## Work order
An exact transcription of the lines from the one holding "CGA Auditor Job Circular 2020 (1)" to the end of the entries below, and nothing more, is the required answer. Please omit the pictures.

## Data for review
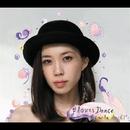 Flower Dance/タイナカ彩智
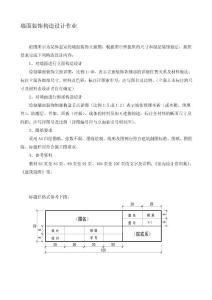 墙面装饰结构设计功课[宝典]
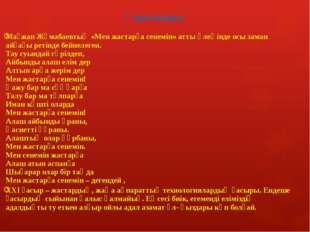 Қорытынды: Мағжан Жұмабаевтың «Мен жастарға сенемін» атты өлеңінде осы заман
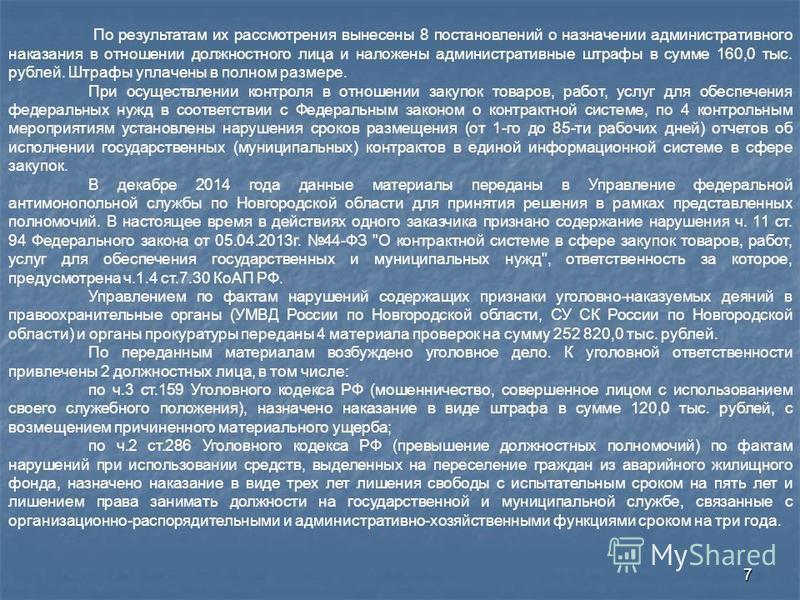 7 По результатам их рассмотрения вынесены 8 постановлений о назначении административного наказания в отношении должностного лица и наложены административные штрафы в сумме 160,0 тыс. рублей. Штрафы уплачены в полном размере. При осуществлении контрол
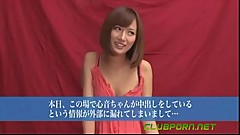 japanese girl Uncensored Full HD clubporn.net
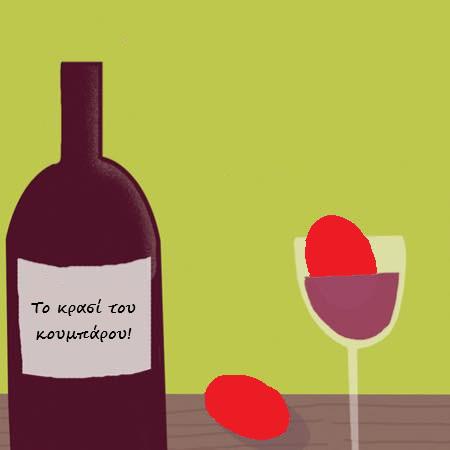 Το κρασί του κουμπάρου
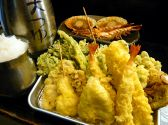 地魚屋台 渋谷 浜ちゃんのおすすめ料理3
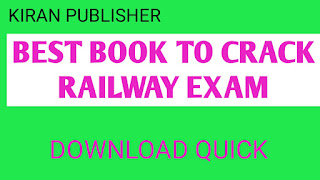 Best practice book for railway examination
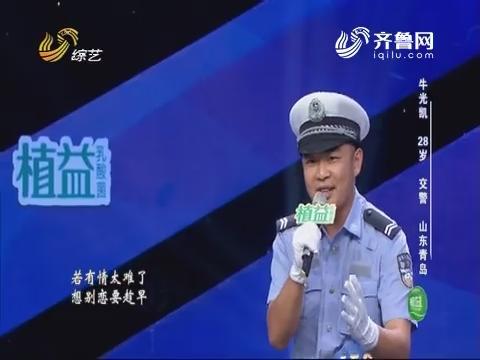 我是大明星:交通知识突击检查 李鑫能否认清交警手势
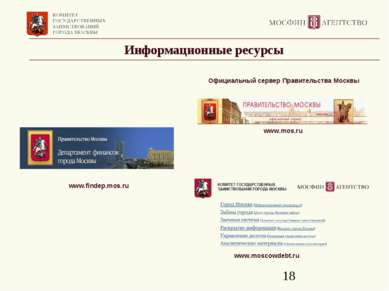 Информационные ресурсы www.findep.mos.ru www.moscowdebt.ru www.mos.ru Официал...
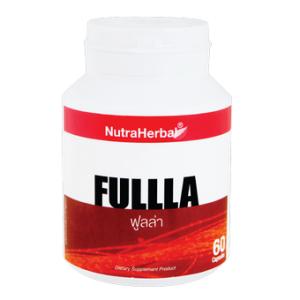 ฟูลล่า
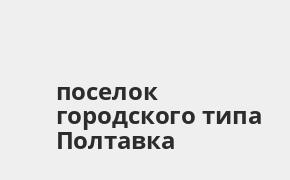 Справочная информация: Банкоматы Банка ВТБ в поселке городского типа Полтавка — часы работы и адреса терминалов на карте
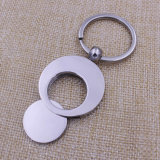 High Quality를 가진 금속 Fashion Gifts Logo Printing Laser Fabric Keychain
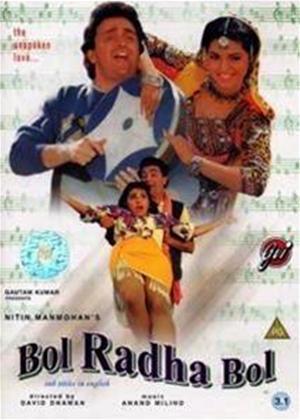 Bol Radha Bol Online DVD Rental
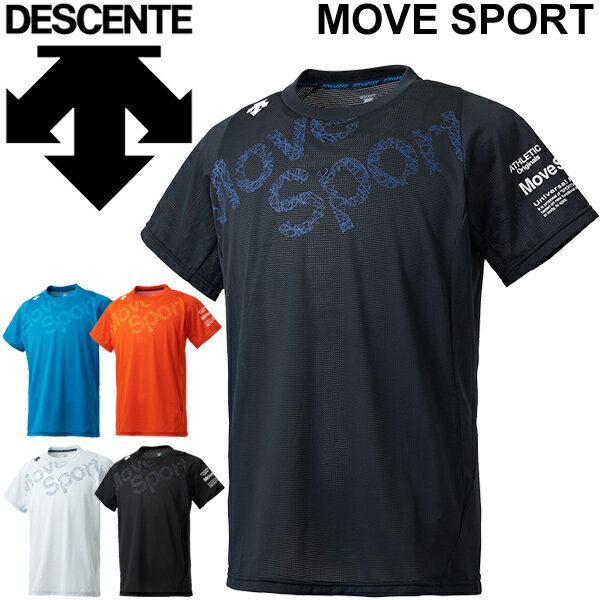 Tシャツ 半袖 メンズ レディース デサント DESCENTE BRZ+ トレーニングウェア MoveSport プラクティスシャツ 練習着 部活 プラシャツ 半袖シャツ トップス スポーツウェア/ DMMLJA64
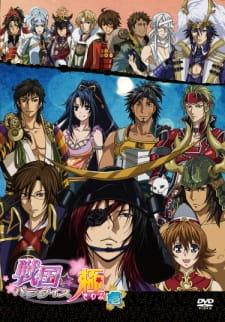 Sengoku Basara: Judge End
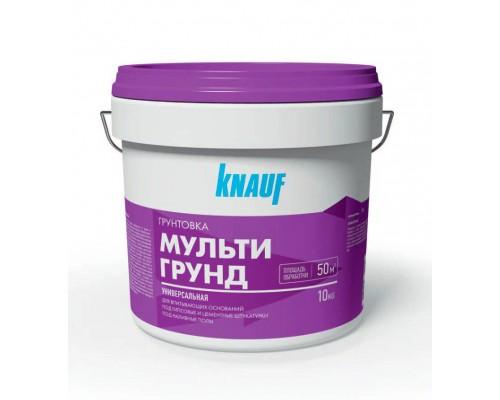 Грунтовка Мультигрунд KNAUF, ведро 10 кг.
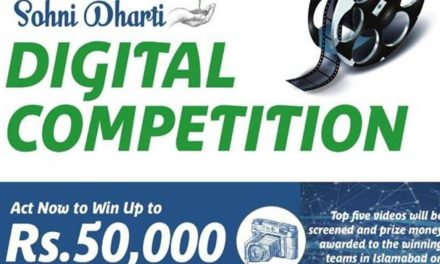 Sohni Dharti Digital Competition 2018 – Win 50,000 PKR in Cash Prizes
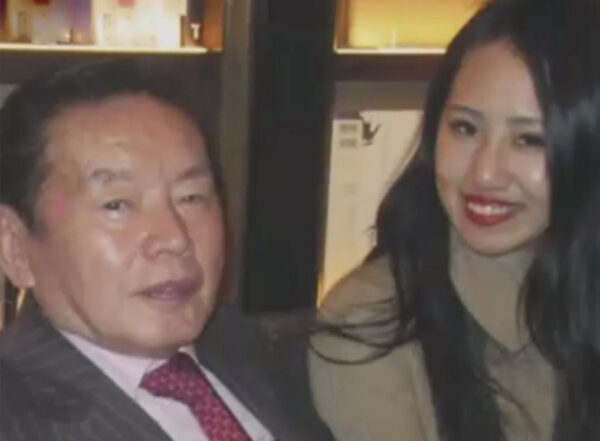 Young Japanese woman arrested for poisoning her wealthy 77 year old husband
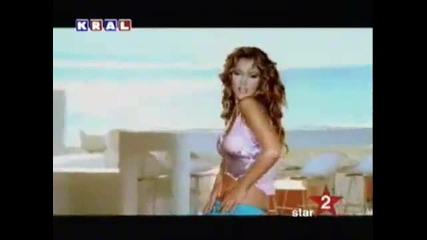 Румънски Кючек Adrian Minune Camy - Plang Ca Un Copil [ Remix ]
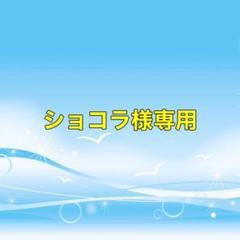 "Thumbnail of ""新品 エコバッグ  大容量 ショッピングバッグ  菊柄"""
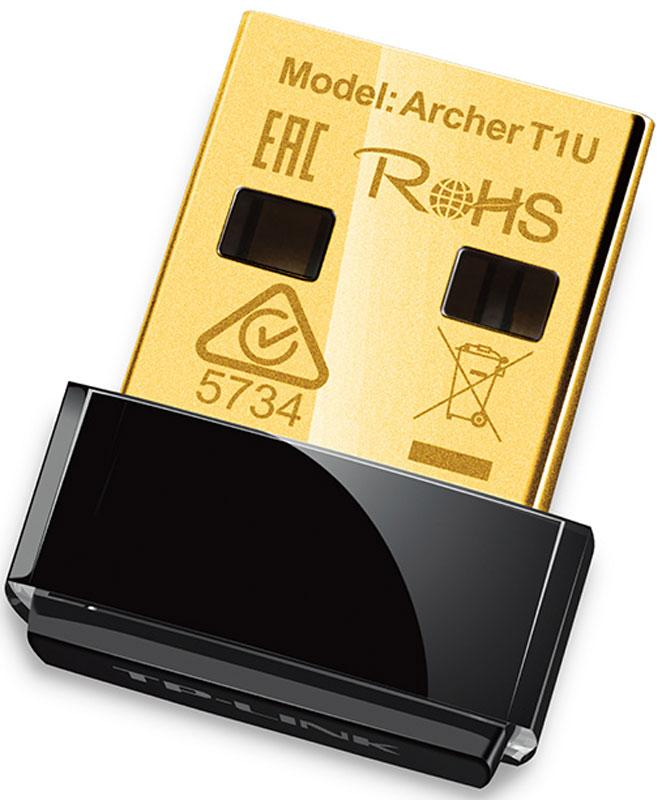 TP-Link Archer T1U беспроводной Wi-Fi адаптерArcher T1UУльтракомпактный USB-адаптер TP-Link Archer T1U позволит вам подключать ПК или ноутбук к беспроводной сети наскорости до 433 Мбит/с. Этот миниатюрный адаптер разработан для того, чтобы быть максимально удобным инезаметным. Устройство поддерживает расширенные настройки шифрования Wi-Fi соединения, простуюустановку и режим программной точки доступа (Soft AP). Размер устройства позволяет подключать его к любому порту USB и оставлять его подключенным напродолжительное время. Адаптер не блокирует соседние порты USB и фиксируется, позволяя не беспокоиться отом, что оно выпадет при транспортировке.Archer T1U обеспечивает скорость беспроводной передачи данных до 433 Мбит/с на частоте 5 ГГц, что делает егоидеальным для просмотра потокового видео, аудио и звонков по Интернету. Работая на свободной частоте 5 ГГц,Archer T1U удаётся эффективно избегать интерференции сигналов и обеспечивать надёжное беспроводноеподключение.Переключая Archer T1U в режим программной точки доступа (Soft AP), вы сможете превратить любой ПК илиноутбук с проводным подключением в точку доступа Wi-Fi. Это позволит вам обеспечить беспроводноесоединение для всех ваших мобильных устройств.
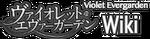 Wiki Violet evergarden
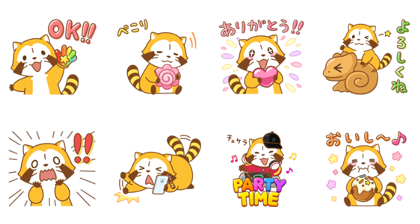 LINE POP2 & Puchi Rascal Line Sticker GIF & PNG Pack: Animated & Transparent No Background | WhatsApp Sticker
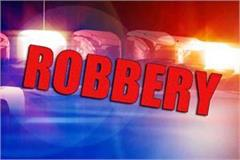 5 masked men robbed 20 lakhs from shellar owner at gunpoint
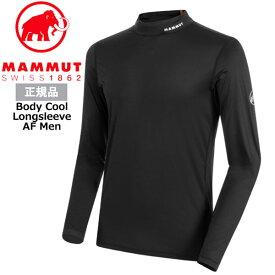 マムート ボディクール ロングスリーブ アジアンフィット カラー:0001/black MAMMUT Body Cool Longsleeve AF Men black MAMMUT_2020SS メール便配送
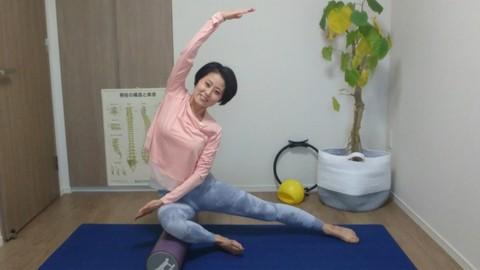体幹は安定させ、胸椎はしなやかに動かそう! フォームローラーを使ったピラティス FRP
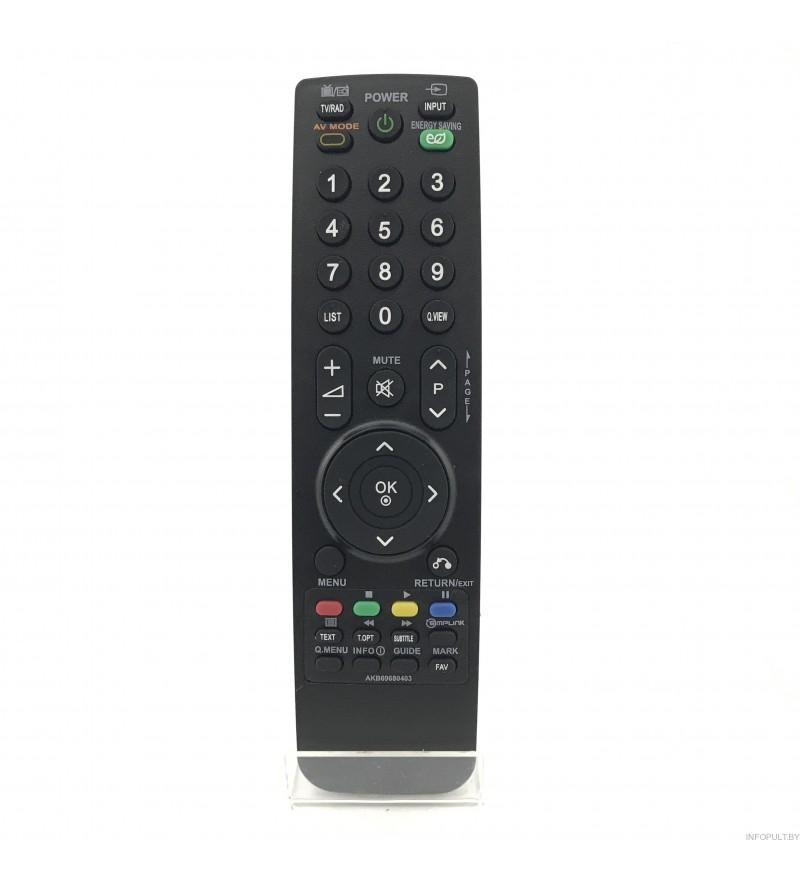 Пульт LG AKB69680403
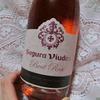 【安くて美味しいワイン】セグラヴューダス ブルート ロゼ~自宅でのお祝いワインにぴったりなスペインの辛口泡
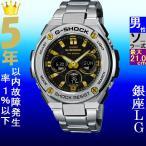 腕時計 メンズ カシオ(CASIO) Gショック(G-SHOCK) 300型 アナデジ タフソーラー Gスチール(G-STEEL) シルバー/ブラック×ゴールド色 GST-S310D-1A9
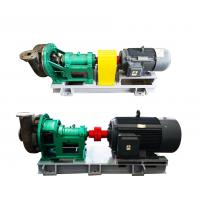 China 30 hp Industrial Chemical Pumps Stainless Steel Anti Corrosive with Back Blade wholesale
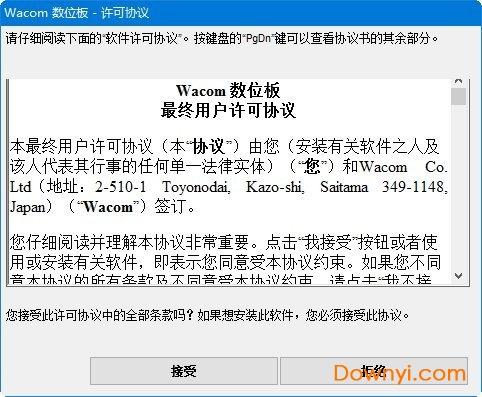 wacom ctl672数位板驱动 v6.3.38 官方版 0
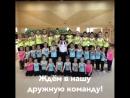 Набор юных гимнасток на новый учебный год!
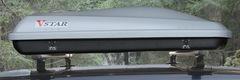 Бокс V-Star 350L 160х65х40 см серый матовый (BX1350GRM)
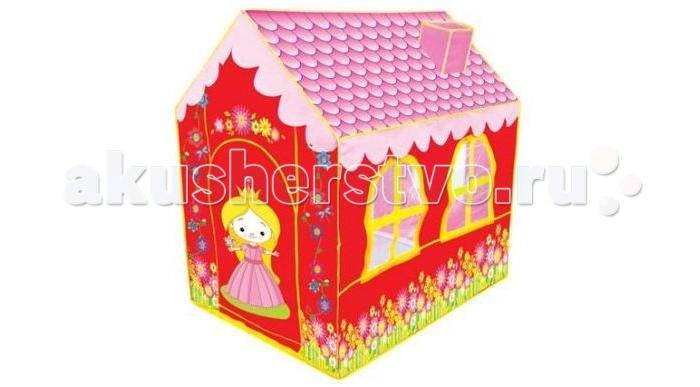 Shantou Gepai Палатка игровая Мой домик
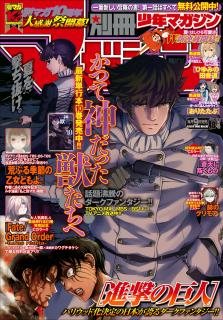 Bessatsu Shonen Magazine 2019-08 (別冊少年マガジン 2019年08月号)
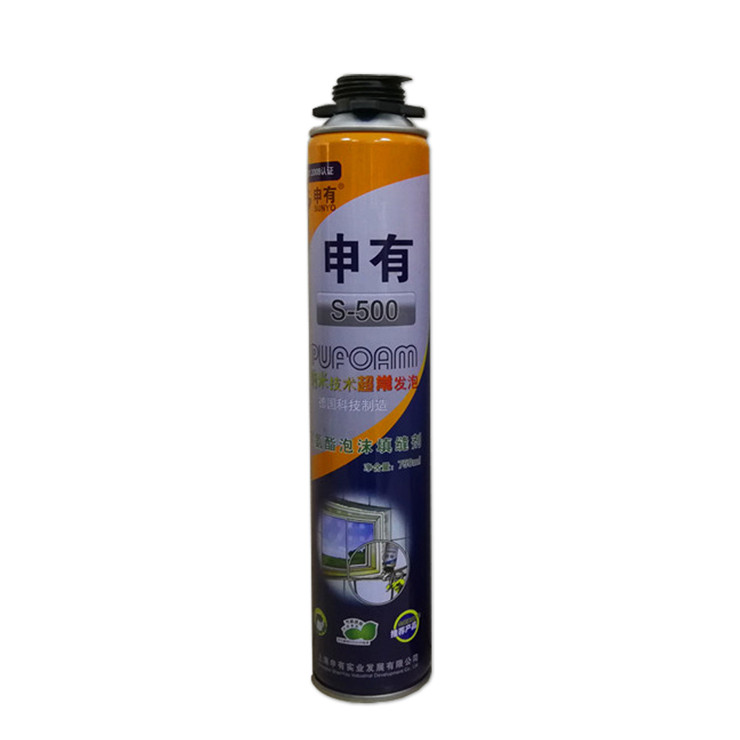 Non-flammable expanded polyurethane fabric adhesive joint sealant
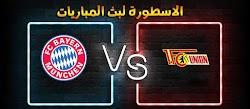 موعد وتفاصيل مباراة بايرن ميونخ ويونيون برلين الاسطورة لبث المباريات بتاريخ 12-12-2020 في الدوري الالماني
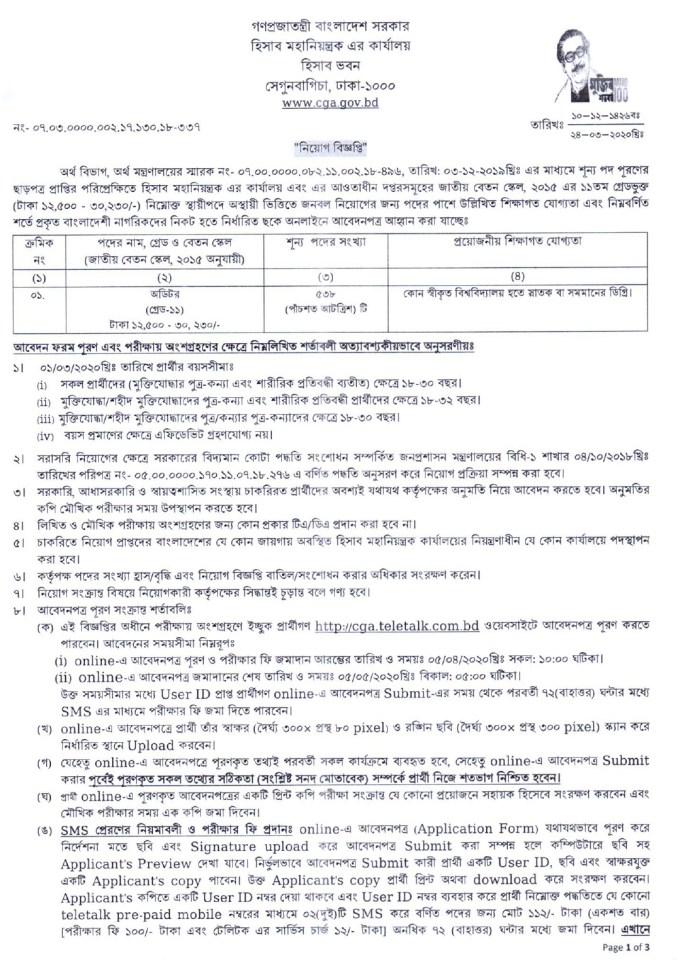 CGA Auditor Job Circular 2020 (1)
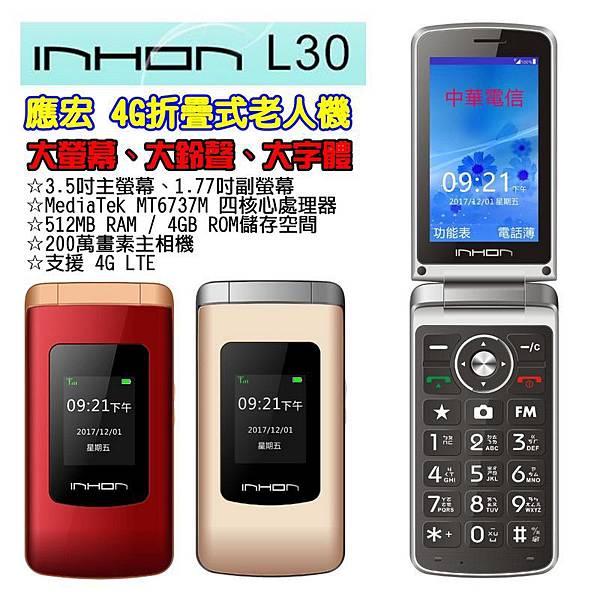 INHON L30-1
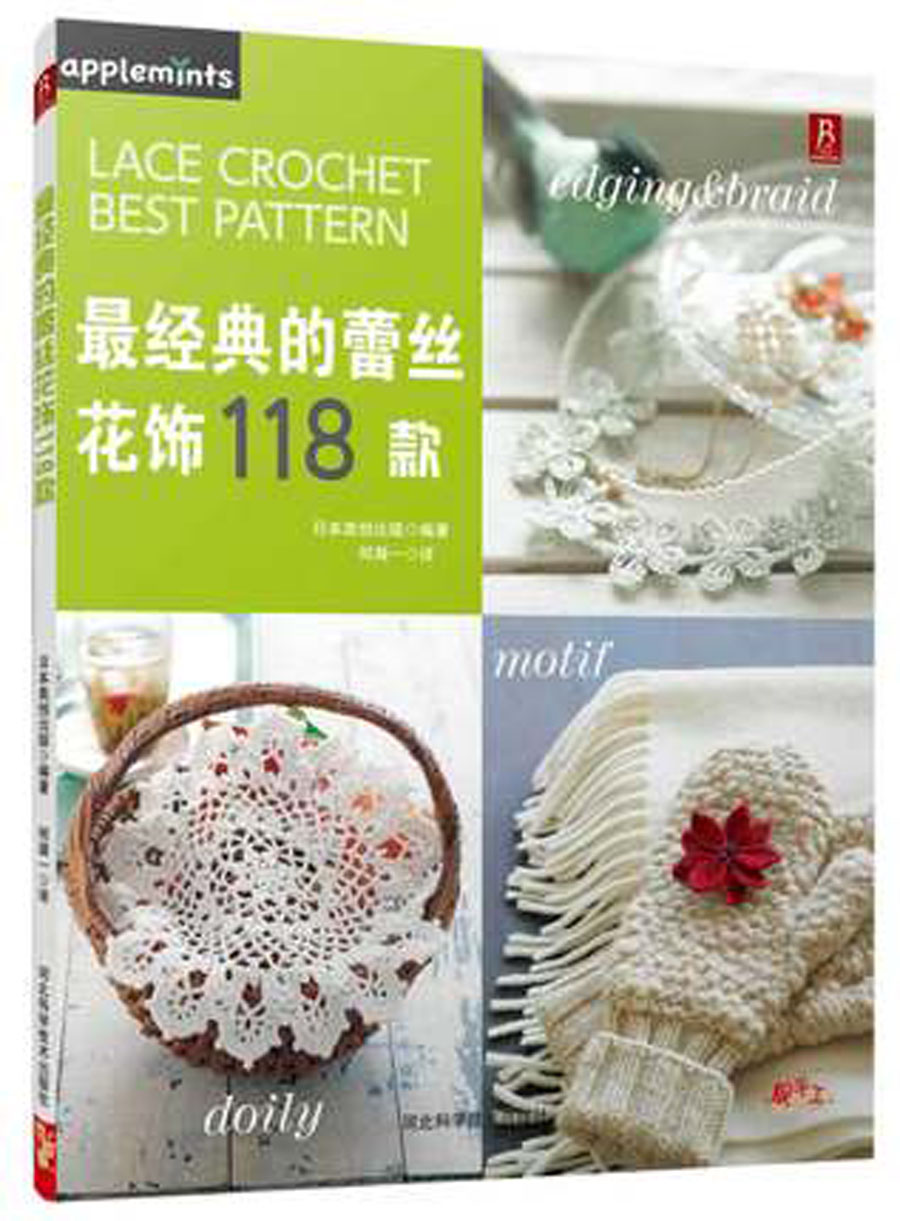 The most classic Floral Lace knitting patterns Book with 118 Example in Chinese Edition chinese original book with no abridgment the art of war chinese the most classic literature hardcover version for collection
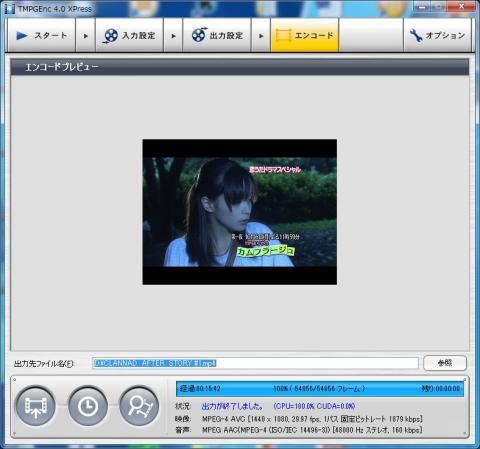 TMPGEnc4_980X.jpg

## Answer space
 CGA Auditor Job Circular 2020 (1)
 INHON L30-1
 The most classic Floral Lace knitting patterns Book with 118 Example in Chinese Edition chinese original book with no abridgment the art of war chinese the most classic literature hardcover version for collection
 TMPGEnc4_980X.jpg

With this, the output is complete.